**Brief:** Read the data, and whenever a line holds the word "burst", report that line.

--- Exercise data Enclosed Below ---

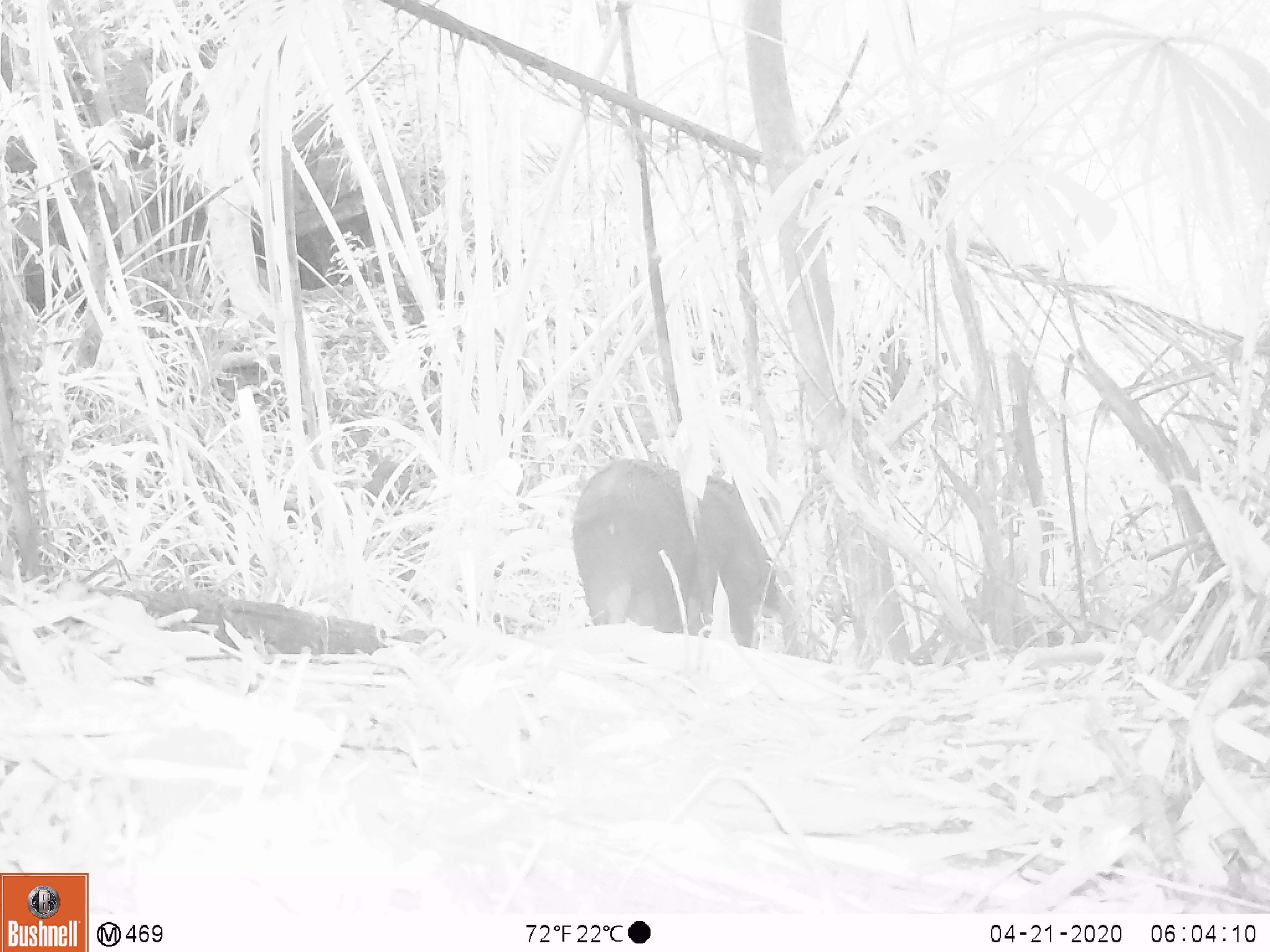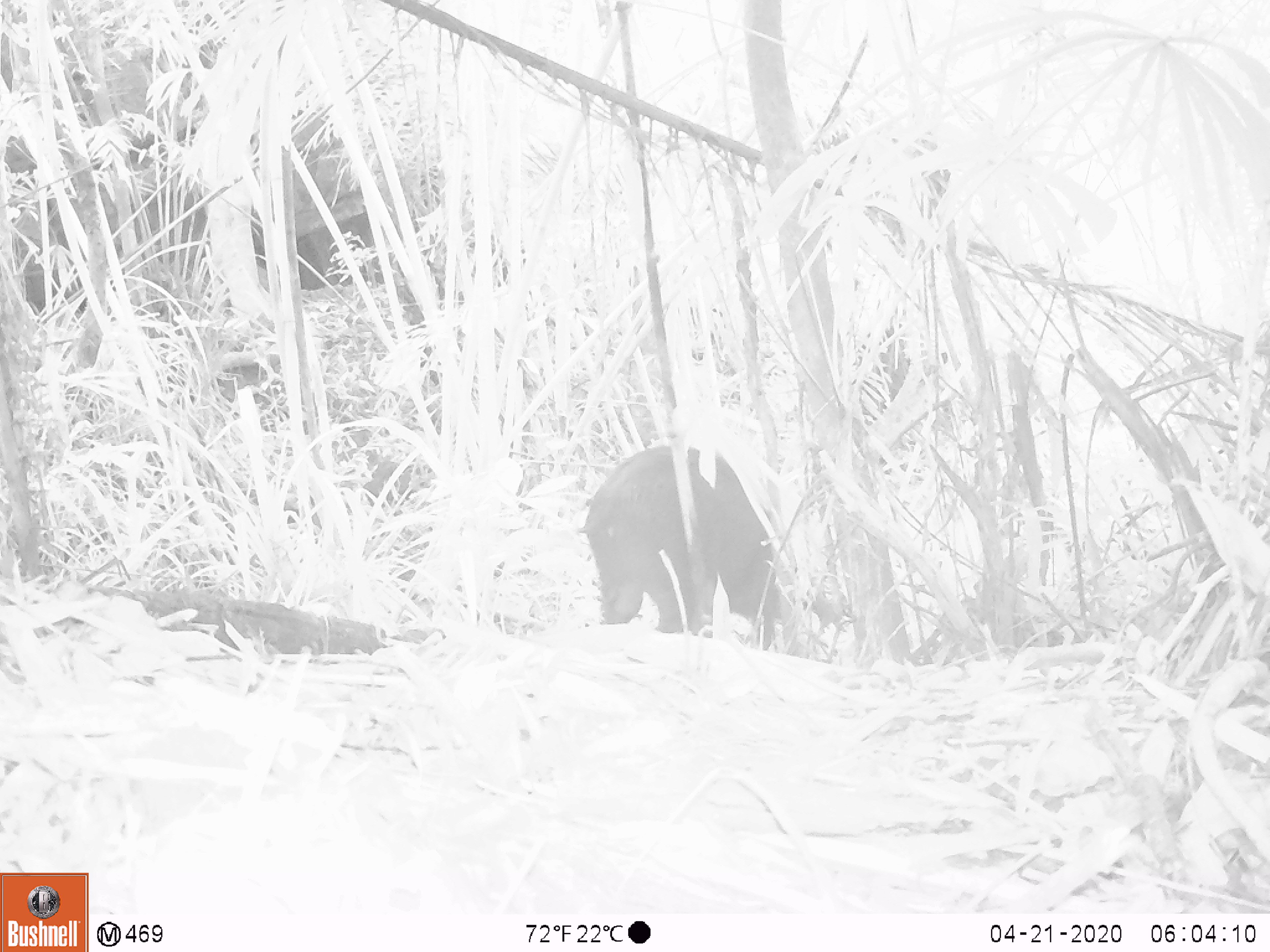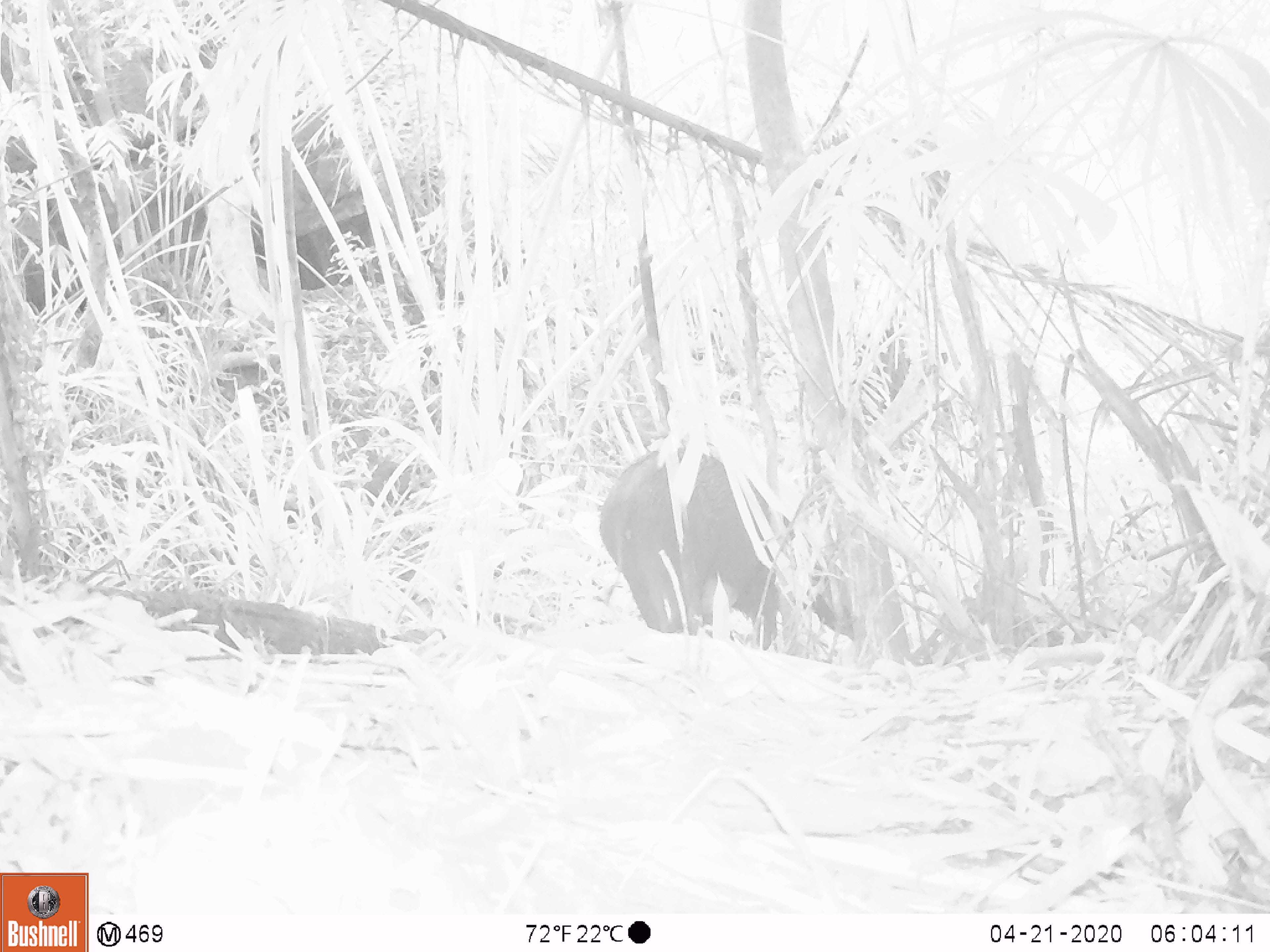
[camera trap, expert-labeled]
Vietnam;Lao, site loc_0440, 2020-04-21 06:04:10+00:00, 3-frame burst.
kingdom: Animalia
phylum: Chordata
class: Mammalia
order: Artiodactyla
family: Suidae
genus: Sus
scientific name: Sus scrofa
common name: eurasian wild pig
Eurasian wild pig (Sus scrofa). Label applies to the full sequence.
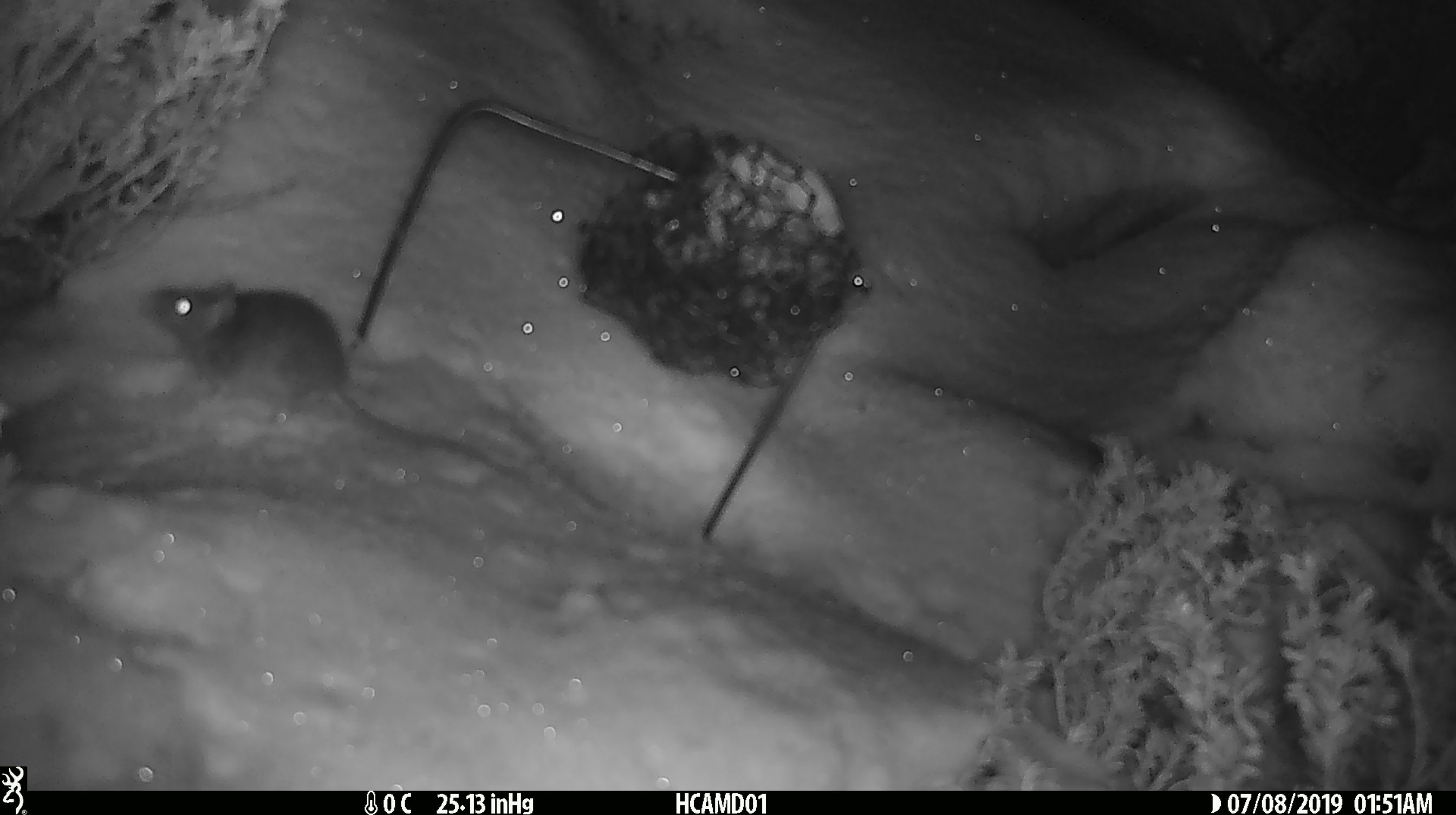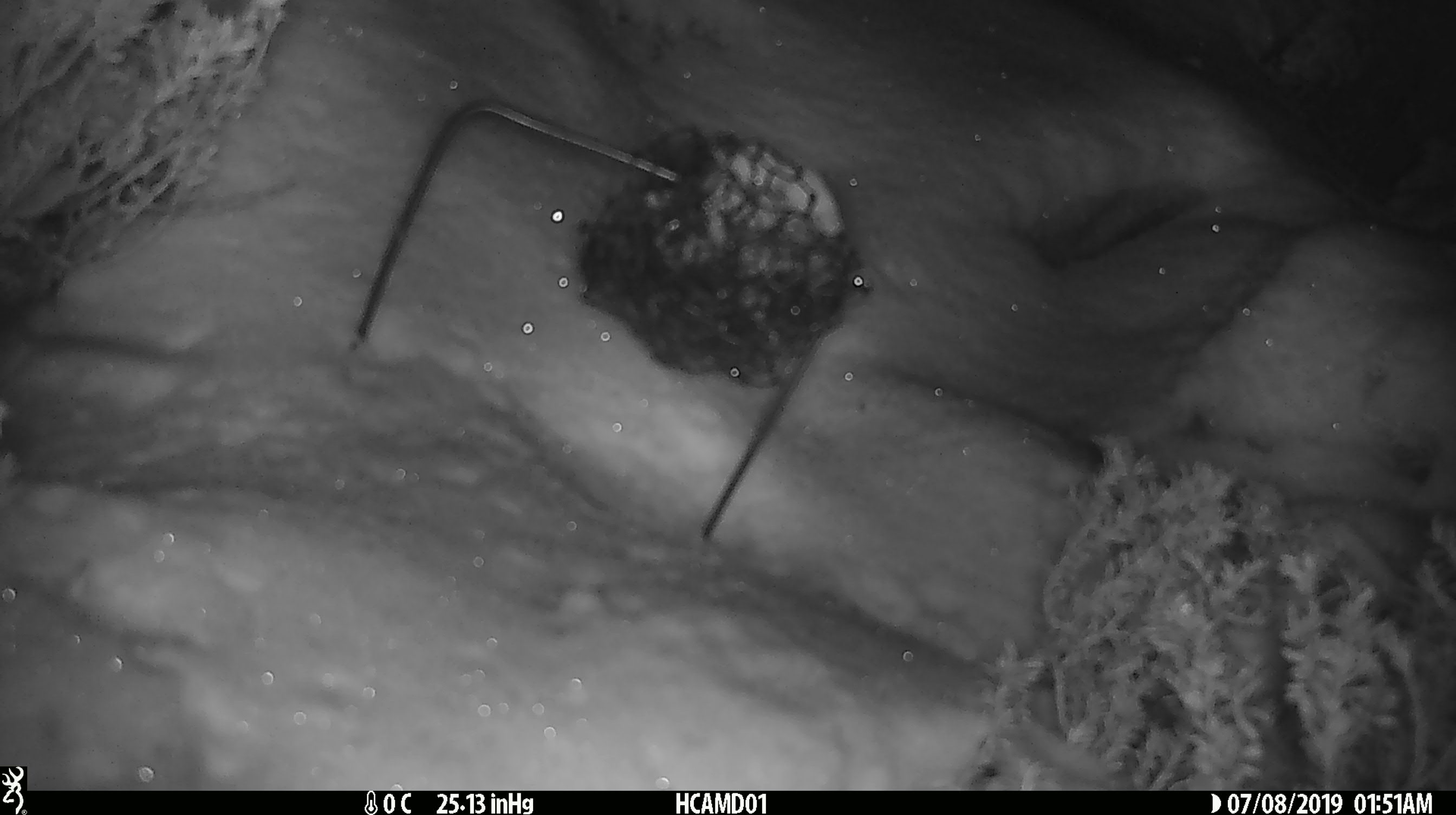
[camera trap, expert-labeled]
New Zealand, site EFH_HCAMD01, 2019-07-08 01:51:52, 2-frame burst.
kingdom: Animalia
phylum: Chordata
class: Mammalia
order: Rodentia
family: Muridae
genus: Mus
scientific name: Mus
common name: mouse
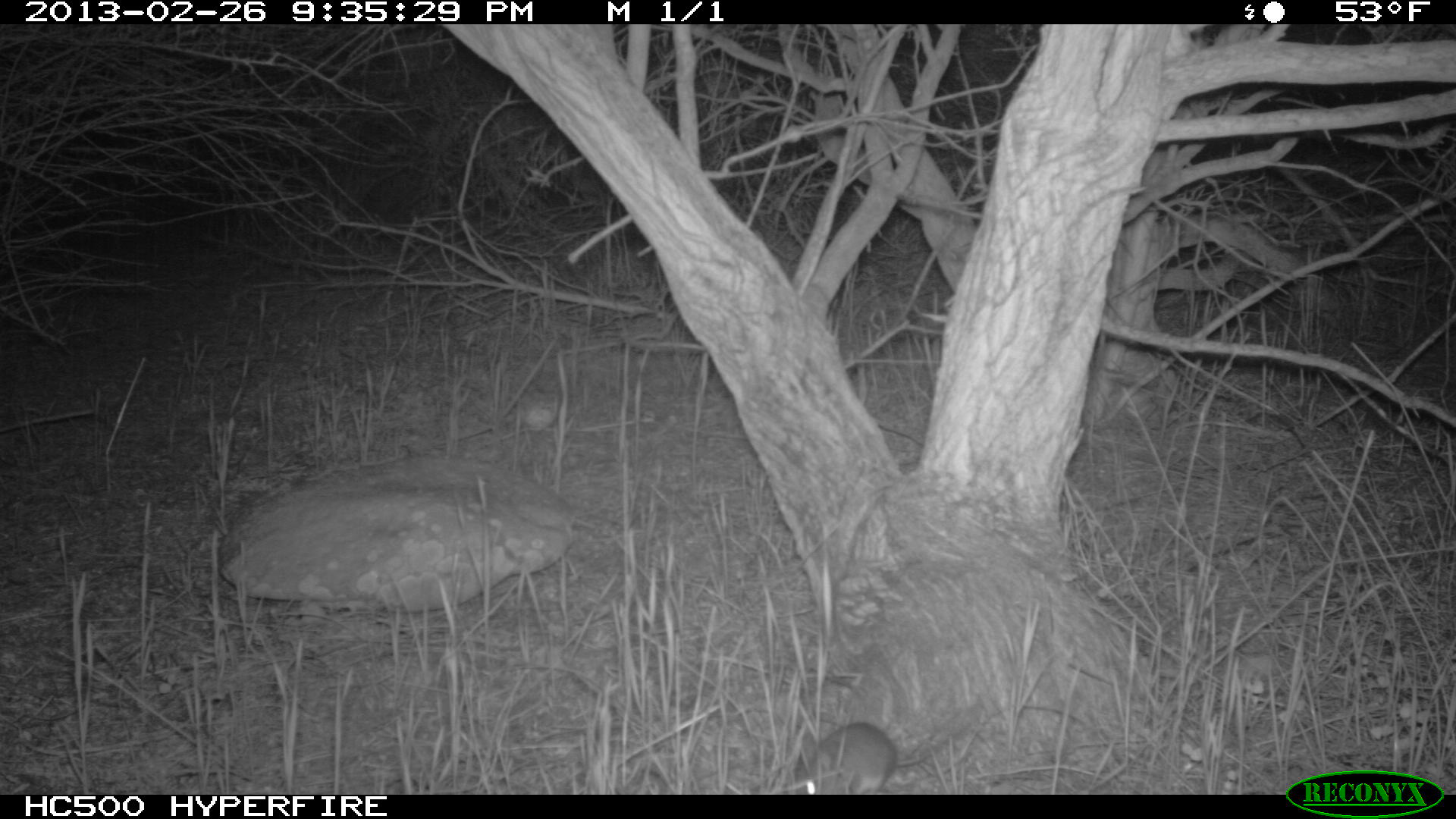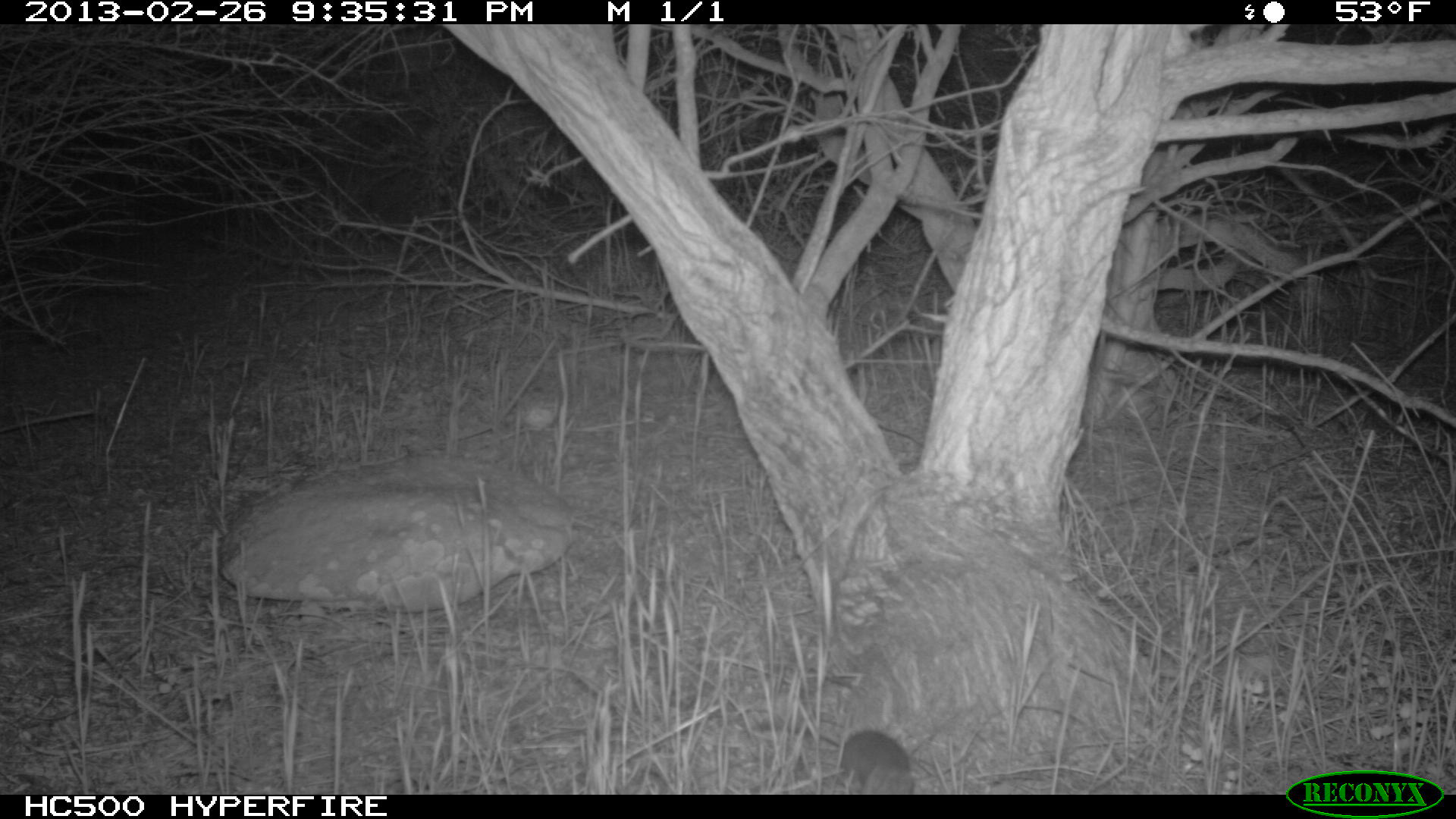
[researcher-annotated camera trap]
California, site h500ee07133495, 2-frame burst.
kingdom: Animalia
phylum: Chordata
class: Mammalia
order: Rodentia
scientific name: Rodentia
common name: rodent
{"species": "rodent (Rodentia)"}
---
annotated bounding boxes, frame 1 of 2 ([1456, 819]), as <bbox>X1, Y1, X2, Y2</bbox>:
rodent: <bbox>792, 723, 978, 794</bbox>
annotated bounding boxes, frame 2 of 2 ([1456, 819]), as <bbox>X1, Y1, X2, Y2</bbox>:
rodent: <bbox>755, 721, 916, 794</bbox>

--- End of Enclosed Exercise data ---

**Solution for this exercise:**
Vietnam;Lao, site loc_0440, 2020-04-21 06:04:10+00:00, 3-frame burst.
New Zealand, site EFH_HCAMD01, 2019-07-08 01:51:52, 2-frame burst.
California, site h500ee07133495, 2-frame burst.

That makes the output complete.